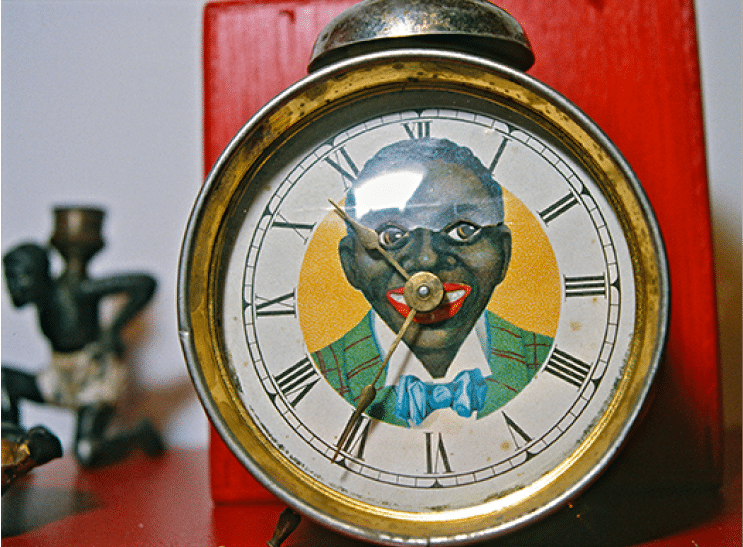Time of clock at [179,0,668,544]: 10:35
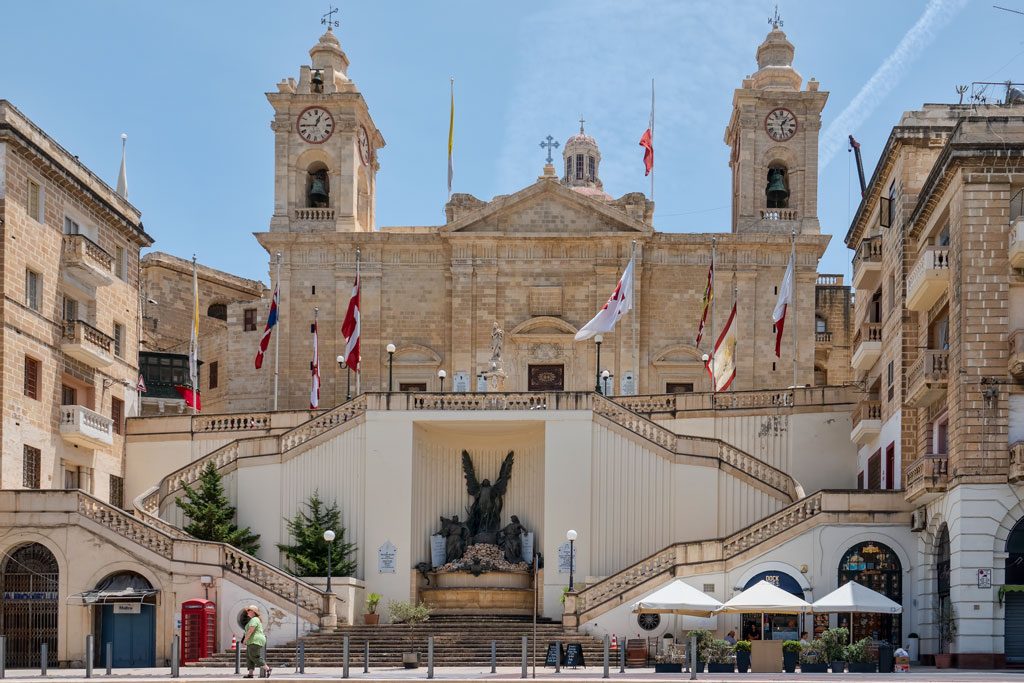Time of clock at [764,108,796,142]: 1:27
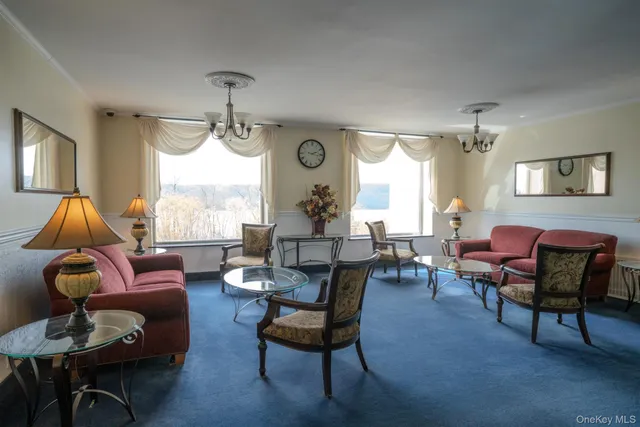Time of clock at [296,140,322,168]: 2:16
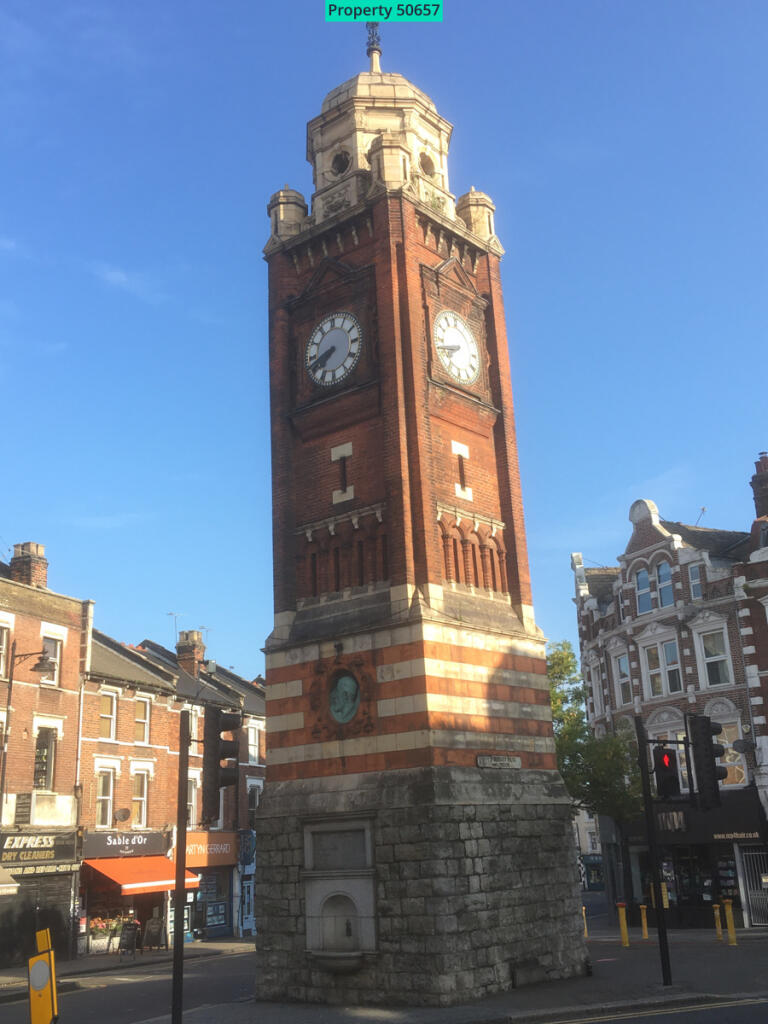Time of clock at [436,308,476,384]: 7:42
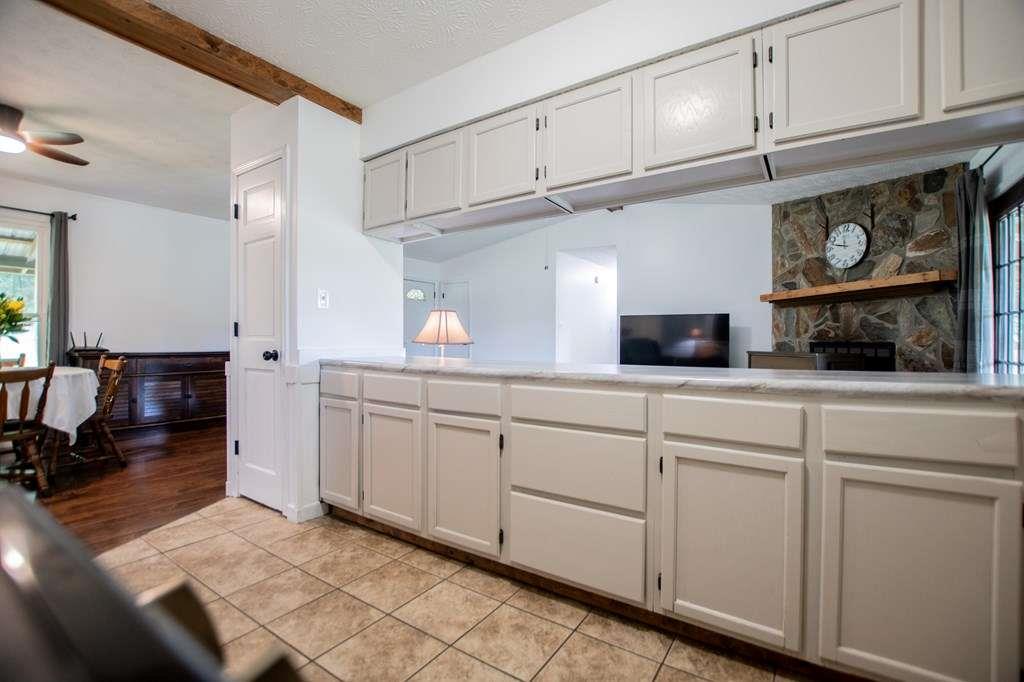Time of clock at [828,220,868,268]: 11:46
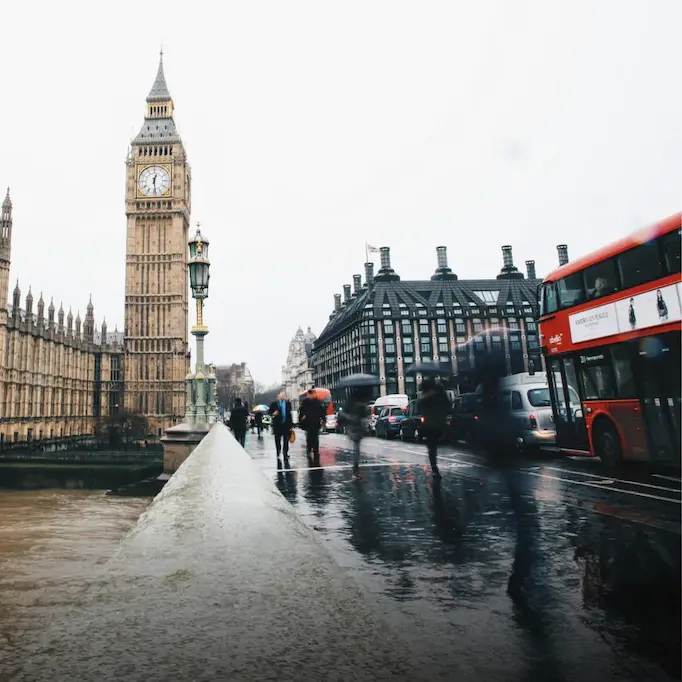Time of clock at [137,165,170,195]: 12:28
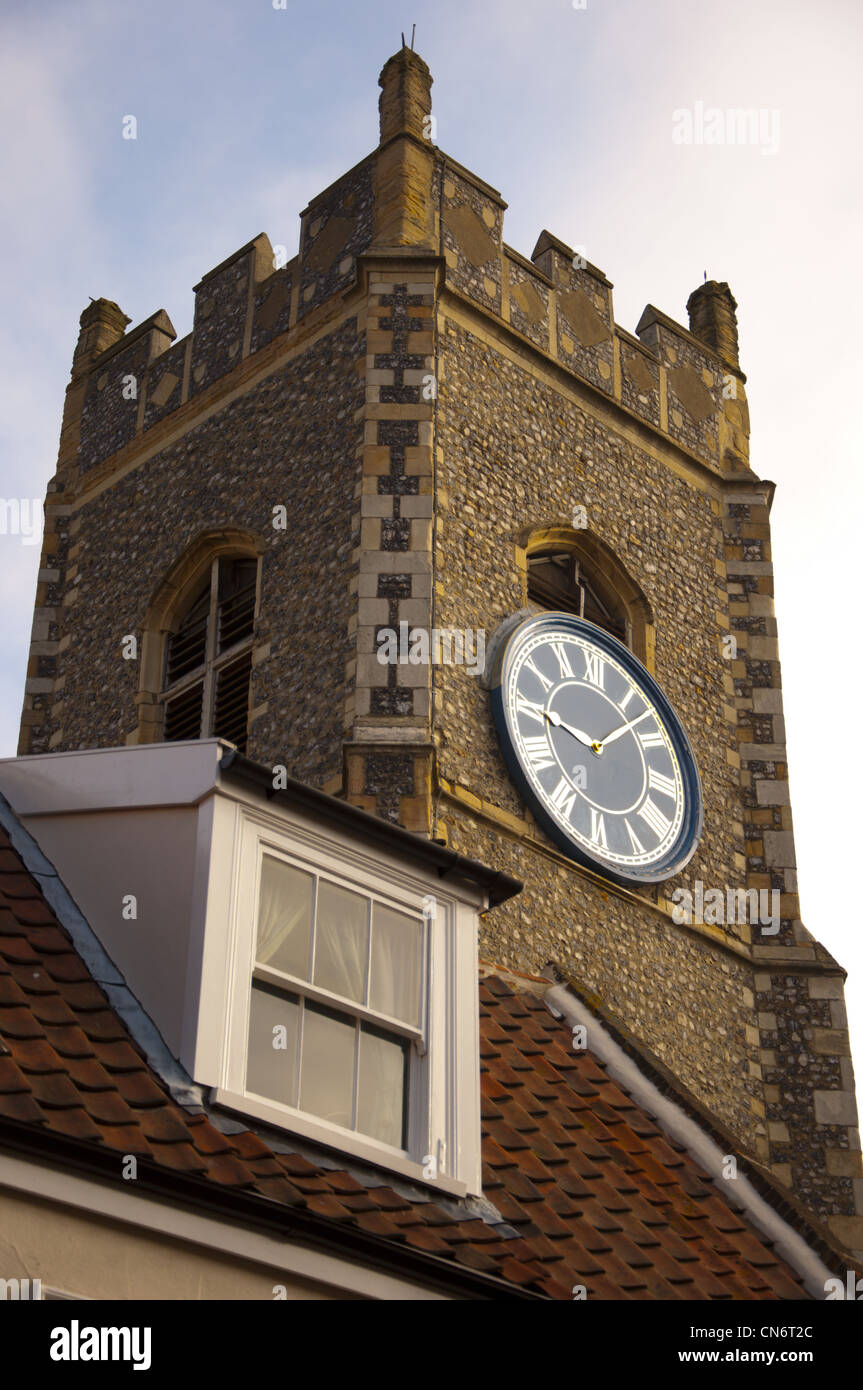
+-------+
### Aim
Rewrite the lines above as a JSON list of strings, one string per line, with blank lines left out. Leave the pictures out of the answer.

### Completed exercise
[
  "Time of clock at [179,0,668,544]: 10:35",
  "Time of clock at [764,108,796,142]: 1:27",
  "Time of clock at [296,140,322,168]: 2:16",
  "Time of clock at [436,308,476,384]: 7:42",
  "Time of clock at [828,220,868,268]: 11:46",
  "Time of clock at [137,165,170,195]: 12:28"
]